**** PASSAGE TO READ

On a more practical level, his theory of mass mobilisation led to a harsh suppression of dissent and a Stalinist style of rule by diktat.
It is not surprising that, in his congratulatory remarks at the Sandouping dam site, President Jiang Zemin saluted Mao's instructions about the mountain-moving Yugong.
'Socialism has the superiority of concentrating national resources and accomplishing major goals,' he said.
Footage of thousands upon thousands of workers gouging out hills, building dykes and altering shorelines evoked comparisons with the mind-boggling engineering feats of Mao's days.
It is perhaps unfair to label the Three Gorges a Great Leap Forward-style undertaking.
After all, state-of-the-art design and equipment from the West have been used. Yet the Three Gorges has remained controversial - 32 per cent of legislators had reservations when debating it in 1992 - because it reeks of the Maoist proclivity for mowing down dissent.
The oppositionists have alleged, not without reason, that the scheme was, in a sense, a by-product of the June 4, 1989, 'turmoil'. Among the most vocal anti-damming activists were dissident intellectuals who fled the country, were arrested, or kept a low profile after the crackdown.
To buttress their claim that the nay-sayers had seen the light, the propaganda machinery last week trotted out hydraulic engineer Pan Jiazheng, who told the press he had been convinced by the Government's painstaking research. Alas, Mr Pan had signed on as a senior consultant to the project.
Representatives of the eight democratic parties showed up at last weekend's ceremony to dramatise national unity.
Glaringly absent, however, were leaders of the National People's Congress and the Chinese People's Political Consultative Conference, two bastions of anti-Gorges sentiment.
Also not invited were representatives of the estimated 1.3 million inhabitants who would be displaced by the works. They never had a chance to say no when told by the Government to move out.

********
**** GIVEN DATA

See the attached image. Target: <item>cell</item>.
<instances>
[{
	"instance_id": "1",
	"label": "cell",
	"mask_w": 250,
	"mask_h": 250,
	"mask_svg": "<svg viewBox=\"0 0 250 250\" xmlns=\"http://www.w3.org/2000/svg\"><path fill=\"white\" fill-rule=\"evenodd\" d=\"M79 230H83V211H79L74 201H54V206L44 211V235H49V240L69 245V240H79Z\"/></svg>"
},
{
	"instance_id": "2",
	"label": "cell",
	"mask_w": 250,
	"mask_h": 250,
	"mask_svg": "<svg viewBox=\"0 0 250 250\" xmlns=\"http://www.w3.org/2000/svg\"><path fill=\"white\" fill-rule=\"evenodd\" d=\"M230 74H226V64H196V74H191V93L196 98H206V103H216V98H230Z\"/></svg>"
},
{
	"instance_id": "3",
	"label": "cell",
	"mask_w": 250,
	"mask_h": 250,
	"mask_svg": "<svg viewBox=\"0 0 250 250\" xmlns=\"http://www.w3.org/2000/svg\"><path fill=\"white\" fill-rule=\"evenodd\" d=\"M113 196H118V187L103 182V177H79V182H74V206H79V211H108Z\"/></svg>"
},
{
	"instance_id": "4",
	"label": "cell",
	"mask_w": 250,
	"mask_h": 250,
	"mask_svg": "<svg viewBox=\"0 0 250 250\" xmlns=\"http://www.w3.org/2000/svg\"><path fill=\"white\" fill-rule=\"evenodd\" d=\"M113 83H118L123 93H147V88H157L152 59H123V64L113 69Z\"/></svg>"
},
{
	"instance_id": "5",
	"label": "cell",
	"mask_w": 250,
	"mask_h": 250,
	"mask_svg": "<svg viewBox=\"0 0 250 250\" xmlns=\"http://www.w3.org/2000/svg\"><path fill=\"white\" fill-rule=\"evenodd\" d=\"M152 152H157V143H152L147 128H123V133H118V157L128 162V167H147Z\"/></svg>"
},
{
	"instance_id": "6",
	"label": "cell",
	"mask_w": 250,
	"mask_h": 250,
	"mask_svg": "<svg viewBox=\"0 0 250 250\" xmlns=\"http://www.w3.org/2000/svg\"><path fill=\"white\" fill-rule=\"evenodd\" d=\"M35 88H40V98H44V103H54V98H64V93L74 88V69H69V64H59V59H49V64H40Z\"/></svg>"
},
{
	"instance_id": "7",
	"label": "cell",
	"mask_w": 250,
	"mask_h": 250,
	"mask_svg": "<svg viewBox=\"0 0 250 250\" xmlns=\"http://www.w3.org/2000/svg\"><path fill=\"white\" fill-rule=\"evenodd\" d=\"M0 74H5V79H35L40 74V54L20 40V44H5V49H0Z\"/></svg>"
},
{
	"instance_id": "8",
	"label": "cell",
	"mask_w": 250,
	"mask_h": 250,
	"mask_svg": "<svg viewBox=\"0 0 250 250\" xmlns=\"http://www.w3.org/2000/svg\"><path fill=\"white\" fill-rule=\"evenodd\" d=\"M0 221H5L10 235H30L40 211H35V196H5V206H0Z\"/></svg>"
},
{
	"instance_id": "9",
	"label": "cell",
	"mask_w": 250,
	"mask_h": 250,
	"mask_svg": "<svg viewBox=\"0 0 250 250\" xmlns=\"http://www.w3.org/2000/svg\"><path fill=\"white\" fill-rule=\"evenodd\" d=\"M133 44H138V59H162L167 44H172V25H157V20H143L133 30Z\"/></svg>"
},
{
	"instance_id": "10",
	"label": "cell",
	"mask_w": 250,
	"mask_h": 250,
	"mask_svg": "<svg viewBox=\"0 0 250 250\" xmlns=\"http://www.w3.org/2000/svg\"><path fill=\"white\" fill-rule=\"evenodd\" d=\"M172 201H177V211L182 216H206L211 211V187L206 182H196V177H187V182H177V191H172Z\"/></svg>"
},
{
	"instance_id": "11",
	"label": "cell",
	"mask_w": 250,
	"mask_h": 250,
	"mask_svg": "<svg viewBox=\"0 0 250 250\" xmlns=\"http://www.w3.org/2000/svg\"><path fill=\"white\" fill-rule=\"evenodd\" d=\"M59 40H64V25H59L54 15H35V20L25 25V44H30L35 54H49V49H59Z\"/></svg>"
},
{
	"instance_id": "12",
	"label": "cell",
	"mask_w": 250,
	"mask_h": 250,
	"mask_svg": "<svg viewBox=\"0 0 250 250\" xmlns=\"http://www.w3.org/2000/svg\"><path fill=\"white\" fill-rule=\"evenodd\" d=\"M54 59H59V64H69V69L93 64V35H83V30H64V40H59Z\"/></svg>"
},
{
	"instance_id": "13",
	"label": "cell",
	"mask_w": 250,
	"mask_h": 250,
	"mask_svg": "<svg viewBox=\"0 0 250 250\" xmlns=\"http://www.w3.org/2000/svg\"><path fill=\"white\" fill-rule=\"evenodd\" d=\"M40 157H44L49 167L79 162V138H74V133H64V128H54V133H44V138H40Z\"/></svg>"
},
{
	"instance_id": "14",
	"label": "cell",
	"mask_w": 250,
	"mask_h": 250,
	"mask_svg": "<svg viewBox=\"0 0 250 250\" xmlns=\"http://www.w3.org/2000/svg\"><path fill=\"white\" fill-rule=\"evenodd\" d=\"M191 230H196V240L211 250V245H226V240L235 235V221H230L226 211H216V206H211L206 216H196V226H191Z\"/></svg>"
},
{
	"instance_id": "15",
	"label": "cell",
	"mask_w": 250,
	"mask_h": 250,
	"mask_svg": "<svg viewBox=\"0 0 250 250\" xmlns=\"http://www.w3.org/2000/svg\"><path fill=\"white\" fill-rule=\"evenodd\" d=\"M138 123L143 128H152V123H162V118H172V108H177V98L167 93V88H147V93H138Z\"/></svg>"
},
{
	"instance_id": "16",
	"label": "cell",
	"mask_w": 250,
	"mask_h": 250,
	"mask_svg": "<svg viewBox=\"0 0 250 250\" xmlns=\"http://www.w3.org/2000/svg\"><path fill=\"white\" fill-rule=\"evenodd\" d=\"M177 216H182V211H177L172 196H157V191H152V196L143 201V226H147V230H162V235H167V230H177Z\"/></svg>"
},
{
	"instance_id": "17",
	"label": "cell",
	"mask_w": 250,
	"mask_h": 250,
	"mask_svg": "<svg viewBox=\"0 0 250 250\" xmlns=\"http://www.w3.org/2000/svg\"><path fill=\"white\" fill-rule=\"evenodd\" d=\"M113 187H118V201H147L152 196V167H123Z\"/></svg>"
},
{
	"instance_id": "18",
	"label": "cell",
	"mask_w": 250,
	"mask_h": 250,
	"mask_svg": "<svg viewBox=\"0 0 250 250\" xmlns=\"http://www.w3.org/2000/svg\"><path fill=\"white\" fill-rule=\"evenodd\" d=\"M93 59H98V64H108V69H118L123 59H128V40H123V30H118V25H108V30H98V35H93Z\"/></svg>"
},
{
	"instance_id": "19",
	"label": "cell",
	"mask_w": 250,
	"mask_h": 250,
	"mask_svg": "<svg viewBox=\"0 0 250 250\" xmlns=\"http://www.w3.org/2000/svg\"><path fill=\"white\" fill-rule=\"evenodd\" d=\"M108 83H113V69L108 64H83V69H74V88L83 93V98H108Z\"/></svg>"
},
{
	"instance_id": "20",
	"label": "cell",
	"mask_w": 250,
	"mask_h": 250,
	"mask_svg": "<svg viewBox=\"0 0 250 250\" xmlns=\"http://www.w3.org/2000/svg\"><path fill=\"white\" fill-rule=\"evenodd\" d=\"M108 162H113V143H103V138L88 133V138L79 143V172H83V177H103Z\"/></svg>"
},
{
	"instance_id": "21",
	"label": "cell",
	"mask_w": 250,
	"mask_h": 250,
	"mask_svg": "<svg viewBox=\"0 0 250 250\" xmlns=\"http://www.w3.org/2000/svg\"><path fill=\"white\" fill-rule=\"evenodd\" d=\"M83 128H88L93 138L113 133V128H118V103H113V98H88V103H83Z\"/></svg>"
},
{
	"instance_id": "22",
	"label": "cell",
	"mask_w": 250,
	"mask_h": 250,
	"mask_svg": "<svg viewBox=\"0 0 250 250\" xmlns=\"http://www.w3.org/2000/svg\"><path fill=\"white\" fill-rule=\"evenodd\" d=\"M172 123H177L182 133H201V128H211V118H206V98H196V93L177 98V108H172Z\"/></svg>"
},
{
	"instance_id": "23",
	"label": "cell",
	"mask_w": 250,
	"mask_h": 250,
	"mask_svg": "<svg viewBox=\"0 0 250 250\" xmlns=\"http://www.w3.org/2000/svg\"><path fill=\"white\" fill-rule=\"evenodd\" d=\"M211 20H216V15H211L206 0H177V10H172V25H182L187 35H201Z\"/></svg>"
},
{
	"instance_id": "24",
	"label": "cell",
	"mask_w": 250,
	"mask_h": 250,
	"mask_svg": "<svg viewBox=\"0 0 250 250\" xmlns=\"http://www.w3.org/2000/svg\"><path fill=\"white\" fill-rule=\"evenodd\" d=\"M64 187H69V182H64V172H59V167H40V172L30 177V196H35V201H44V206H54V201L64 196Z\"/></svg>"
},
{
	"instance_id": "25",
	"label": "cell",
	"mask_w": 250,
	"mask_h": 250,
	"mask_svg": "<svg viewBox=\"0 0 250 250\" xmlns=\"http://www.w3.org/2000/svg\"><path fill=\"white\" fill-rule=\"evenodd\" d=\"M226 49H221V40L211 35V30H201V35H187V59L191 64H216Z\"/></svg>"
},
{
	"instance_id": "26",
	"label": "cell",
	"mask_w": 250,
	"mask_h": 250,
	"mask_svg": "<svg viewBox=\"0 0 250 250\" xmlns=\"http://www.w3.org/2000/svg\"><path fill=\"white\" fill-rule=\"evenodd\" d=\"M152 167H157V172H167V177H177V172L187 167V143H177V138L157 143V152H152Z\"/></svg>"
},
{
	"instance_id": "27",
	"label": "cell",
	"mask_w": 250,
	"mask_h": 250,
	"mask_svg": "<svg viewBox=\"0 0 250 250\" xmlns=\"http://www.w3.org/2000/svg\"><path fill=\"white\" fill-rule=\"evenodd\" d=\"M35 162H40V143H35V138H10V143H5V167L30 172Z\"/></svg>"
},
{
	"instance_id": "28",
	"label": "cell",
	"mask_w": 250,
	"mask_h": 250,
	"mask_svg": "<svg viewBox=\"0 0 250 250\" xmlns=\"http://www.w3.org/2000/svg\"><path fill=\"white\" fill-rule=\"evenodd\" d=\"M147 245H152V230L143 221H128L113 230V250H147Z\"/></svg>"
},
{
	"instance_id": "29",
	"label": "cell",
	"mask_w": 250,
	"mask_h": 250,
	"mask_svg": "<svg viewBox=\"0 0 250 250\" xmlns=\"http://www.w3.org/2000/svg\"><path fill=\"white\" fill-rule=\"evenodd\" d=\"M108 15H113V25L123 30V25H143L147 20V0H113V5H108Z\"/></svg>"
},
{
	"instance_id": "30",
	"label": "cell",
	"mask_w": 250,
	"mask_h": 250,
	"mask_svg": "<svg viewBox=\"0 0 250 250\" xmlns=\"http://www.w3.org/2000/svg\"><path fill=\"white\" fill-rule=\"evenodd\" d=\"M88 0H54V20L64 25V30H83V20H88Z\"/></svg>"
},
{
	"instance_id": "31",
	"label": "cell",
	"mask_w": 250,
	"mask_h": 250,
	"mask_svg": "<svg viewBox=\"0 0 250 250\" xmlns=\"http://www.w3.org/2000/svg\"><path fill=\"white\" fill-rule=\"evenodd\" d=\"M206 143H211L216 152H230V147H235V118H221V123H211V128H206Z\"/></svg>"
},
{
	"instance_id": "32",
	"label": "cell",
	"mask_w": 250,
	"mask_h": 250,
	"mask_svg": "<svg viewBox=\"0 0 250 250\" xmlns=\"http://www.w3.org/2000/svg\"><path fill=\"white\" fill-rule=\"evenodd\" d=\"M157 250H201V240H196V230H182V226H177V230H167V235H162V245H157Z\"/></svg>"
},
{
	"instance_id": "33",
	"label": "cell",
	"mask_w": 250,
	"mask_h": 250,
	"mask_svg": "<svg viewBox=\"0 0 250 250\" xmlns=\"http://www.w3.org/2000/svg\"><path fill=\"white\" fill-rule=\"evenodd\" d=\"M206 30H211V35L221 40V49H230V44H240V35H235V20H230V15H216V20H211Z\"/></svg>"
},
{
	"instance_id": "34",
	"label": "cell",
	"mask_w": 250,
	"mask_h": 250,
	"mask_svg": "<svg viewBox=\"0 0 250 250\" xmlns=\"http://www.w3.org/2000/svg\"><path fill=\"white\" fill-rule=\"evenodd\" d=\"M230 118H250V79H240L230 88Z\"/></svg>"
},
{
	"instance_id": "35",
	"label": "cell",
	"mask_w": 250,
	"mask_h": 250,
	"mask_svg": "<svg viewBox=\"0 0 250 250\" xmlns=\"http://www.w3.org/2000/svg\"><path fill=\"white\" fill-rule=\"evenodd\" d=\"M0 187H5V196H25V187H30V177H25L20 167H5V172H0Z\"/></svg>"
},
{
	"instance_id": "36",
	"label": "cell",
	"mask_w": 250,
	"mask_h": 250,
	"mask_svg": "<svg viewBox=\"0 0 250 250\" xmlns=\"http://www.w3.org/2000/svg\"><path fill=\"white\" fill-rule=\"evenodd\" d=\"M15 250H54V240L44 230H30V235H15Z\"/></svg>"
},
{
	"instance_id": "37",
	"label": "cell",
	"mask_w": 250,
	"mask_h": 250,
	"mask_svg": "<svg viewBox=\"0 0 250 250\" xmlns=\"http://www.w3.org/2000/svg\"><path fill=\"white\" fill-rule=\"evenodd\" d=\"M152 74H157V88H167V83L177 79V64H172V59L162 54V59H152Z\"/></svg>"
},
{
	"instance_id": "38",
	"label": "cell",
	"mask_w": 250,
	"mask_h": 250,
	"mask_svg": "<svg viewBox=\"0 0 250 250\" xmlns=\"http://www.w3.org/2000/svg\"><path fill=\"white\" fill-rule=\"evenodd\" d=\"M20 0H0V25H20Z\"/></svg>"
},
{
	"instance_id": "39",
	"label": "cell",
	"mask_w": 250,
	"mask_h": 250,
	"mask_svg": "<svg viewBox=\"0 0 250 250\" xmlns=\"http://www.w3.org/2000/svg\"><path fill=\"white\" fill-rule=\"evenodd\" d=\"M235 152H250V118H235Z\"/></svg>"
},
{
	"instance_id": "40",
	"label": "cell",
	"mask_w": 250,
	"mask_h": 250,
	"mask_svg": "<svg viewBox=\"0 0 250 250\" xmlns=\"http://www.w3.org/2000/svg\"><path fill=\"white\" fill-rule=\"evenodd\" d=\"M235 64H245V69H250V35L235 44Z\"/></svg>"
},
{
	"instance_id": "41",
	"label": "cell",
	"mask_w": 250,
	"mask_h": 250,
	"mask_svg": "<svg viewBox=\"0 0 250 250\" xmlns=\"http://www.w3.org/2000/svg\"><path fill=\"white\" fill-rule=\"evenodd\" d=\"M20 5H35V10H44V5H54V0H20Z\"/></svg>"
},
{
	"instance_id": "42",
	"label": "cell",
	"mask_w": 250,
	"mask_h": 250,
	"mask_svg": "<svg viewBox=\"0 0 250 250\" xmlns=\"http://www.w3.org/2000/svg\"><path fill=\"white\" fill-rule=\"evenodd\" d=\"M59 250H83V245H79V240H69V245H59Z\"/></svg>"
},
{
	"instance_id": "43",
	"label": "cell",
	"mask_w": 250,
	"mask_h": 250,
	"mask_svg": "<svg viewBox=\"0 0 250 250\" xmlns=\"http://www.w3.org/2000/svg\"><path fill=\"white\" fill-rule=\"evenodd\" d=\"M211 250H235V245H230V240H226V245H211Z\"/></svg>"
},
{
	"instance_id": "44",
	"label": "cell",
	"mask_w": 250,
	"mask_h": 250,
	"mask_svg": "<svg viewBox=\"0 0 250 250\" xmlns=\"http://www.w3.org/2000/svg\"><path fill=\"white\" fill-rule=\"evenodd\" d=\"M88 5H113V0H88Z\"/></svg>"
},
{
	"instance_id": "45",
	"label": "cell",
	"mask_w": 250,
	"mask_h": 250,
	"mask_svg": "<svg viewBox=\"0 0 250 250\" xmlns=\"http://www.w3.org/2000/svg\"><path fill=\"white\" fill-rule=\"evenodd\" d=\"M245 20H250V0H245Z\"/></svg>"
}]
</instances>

********

GIVEN EXERCISE: Reproduce word for word the part of the Three Gorges passage between "After all, state-of-the-art" and "to the project.", inclusive.

SOLUTION:
After all, state-of-the-art design and equipment from the West have been used. Yet the Three Gorges has remained controversial - 32 per cent of legislators had reservations when debating it in 1992 - because it reeks of the Maoist proclivity for mowing down dissent.
The oppositionists have alleged, not without reason, that the scheme was, in a sense, a by-product of the June 4, 1989, 'turmoil'. Among the most vocal anti-damming activists were dissident intellectuals who fled the country, were arrested, or kept a low profile after the crackdown.
To buttress their claim that the nay-sayers had seen the light, the propaganda machinery last week trotted out hydraulic engineer Pan Jiazheng, who told the press he had been convinced by the Government's painstaking research. Alas, Mr Pan had signed on as a senior consultant to the project.